* **任务清单**:
(1) 按所给文段的说法，NVIDIA驱动需要什么版本？
(2) 把所给文段里的“这是访问Xinference企业版镜像仓库的凭据。”这句话翻译成英文。
(3) 重写所给文段中从“-v /home/arthur/.xinference:/root/.xinference \”一直到“# 使用主目录 (macOS)”的这部分，把里面的“arthur”换成“username”。

Nvidia系列#

本文档介绍如何使用Xinference的Nvidia系列镜像，适用于CUDA环境。

系统要求 #

硬件要求 #

GPU：NVIDIA GPU（支持CUDA计算能力3.5+）
内存：建议16GB以上系统内存
存储：至少50GB可用磁盘空间（用于模型存储）
网络：稳定的网络连接（用于模型下载）

软件要求 #

操作系统：Linux (Ubuntu 20.04+, CentOS 7+) 或 macOS
Docker：Docker 20.10+
NVIDIA Driver：版本450+
NVIDIA Container Toolkit：用于Docker GPU支持

# 验证GPU和Docker支持
nvidia-smi
docker run --rm --gpus all nvidia/cuda:11.0-base nvidia-smi

使用说明 #

拉取镜像 #

docker login --username=qin@qinxuye.me registry.cn-hangzhou.aliyuncs.com
# 镜像仓库密码: cre.uwd3nyn4UDM6fzm
docker pull registry.cn-hangzhou.aliyuncs.com/xinference-prod/xinference-prod:0.2.2-nvidia

备注

镜像仓库访问说明：

用户名：qin@qinxuye.me
密码：cre.uwd3nyn4UDM6fzm
仓库地址：registry.cn-hangzhou.aliyuncs.com

这是访问Xinference企业版镜像仓库的凭据。登录成功后即可拉取相应的镜像。

启动指令示例 #

docker run -it \
--name xinference-nvidia \
--network host \
--gpus all \
--shm-size=128g \
--restart unless-stopped \
-v </your/home/path>/.xinference:/root/.xinference \
-v </your/home/path>/.cache/huggingface:/root/.cache/huggingface \
-v </your/home/path>/.cache/modelscope:/root/.cache/modelscope \
-e XINFERENCE_PROCESS_START_METHOD=spawn \
-e XINFERENCE_PROMETHEUS_SRC=/opt/projects/prometheus \
registry.cn-hangzhou.aliyuncs.com/xinference-prod/xinference-prod:0.2.2-nvidia /bin/bash

重要

路径配置说明：

请将 </your/home/path> 替换为你的实际存储路径。可以选择以下位置：

主目录：/home/username 或 /Users/username
数据盘：/data 或 /mnt/data (推荐用于大容量存储)
自定义路径：任何有足够空间的目录

配置示例：

# 使用主目录 (Linux)
-v /home/arthur/.xinference:/root/.xinference \
-v /home/arthur/.cache/huggingface:/root/.cache/huggingface \
-v /home/arthur/.cache/modelscope:/root/.cache/modelscope \

# 使用主目录 (macOS)
-v /Users/arthur/.xinference:/root/.xinference \
-v /Users/arthur/.cache/huggingface:/root/.cache/huggingface \
-v /Users/arthur/.cache/modelscope:/root/.cache/modelscope \

# 使用数据盘 (推荐用于大模型)

* **原始数据**:

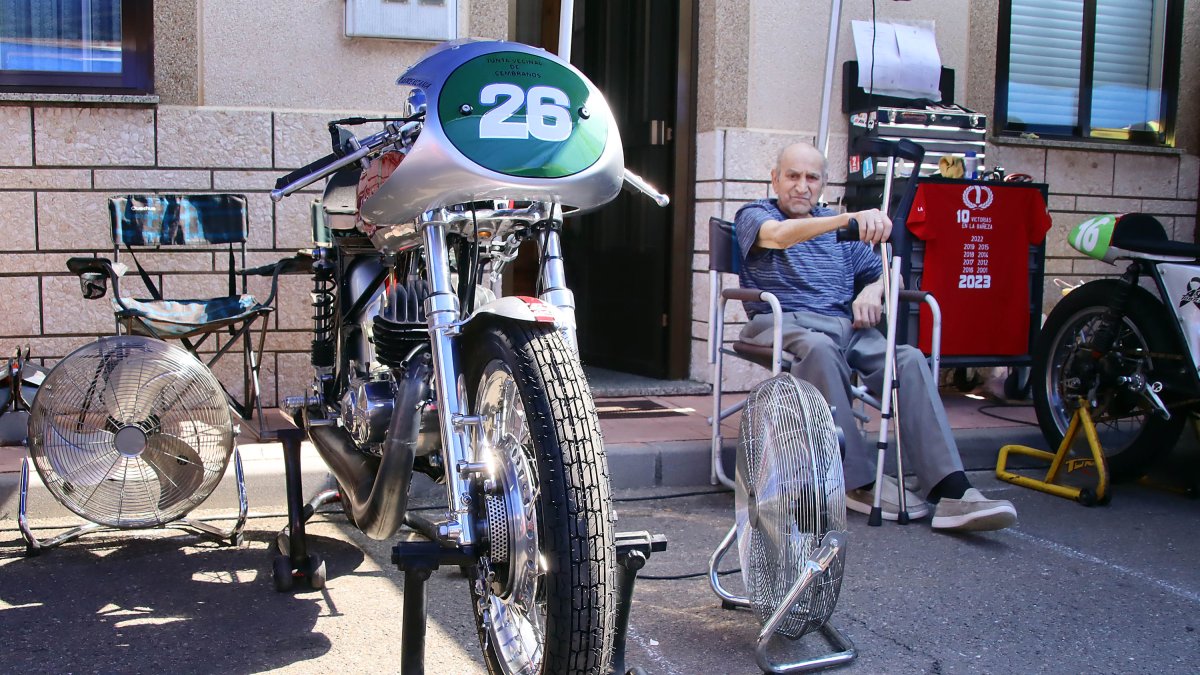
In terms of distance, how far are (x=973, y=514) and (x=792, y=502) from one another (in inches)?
55.6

* **答案汇总**:
(1) 450及以上版本。

(2) These are the credentials for accessing the Xinference Enterprise image registry.

(3)
-v /home/username/.xinference:/root/.xinference \
-v /home/username/.cache/huggingface:/root/.cache/huggingface \
-v /home/username/.cache/modelscope:/root/.cache/modelscope \

# 使用主目录 (macOS)